Parfois, il s'agit simplement de faire prendre conscience aux patients que la "solution" à leur "problème" est déjà présente dans leur propre vie. En effet, les patients ne présentent pas toujours et partout le comportement problématique. Souvent, ils fonctionneront étonnamment bien dans certaines circonstances. Cependant, ils pensent généralement que c'est normal et ne remarquent pas qu'ils font preuve des mêmes compétences qu'ils pensent manquer dans d'autres circonstances. Si quelqu'un dit qu'il ne sait pas nager ou qu'il manque de confiance en lui, mais qu'après enquête, il s'avère "par hasard" qu'il sait nager ou qu'il se comporte de manière très assurée/assertive dans certaines circonstances, cela montre qu'il possède/dispose déjà la/de la compétence en question. Il doit alors n'y voir qu'une compétence inhérente qu'il peut aussi apprendre à utiliser dans d'autres circonstances, plutôt qu'un comportement déterminé par le hasard. (In de nederlandse versie ontbreekt een i in vaardigheid).

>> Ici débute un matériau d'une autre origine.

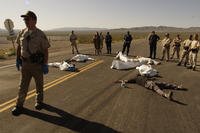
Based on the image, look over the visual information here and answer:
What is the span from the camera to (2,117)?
6.27m

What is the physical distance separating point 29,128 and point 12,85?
4.87 m

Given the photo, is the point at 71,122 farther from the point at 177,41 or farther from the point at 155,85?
the point at 177,41

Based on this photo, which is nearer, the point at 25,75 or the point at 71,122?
the point at 71,122

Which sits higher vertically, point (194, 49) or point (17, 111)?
point (194, 49)

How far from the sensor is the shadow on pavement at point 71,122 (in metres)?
5.53

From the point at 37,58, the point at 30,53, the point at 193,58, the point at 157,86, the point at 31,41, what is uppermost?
the point at 31,41

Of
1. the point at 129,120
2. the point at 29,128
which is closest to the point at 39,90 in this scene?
the point at 29,128

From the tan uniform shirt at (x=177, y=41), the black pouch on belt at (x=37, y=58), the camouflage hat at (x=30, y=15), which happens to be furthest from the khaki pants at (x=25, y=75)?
the tan uniform shirt at (x=177, y=41)

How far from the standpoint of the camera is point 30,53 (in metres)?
6.49

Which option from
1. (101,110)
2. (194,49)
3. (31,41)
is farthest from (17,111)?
(194,49)

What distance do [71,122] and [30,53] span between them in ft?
6.00

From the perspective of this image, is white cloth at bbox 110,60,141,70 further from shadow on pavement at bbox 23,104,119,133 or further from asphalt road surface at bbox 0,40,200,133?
shadow on pavement at bbox 23,104,119,133

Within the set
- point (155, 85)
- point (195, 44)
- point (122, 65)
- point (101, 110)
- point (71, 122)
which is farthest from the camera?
point (195, 44)

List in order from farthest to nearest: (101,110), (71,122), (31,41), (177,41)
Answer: (177,41) → (101,110) → (31,41) → (71,122)
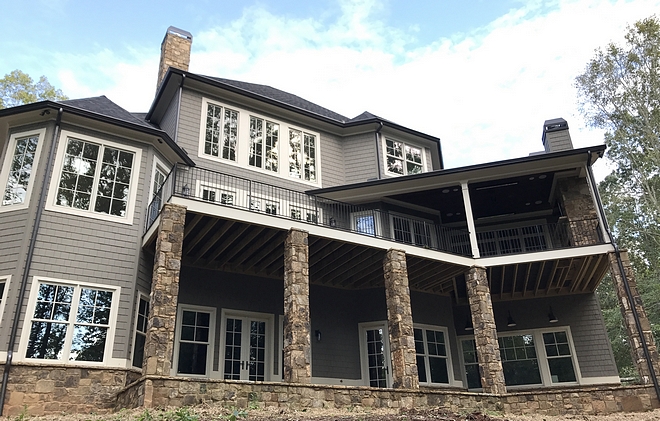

Par exemple, des patients semblent tout à fait être capables de se passer de leur comportement addictif dans certaines circonstances (par exemple, pendant une grossesse, une hospitalisation ou des vacances). Pensez à l'histoire, mentionnée plus haut, de la dame avec une dépression, qui a pu à la vue de son petit chat s'ouvrir à la beauté de celui-
ci.149
148 Il s'agit d'une paraphrase de la thèse psychanalytique selon laquelle toute personne saine est un patient qui ne se connaît pas lui-même. 149 C'est la base de la "thérapie centrée sur les solutions" de Steve de Shazer, entre autres. Voir de Shazer, Steve. Les clés des solutions en thérapie brève. New York-Londres : W.W. Norton & Company, 2001. Cette approche a été adoptée, entre autres, dans le "modèle de Bruges", voir : Le Fevere de Ten Hove, Myriam. Korte therapie. Anvers, Apeldoorn : Garant, 2009..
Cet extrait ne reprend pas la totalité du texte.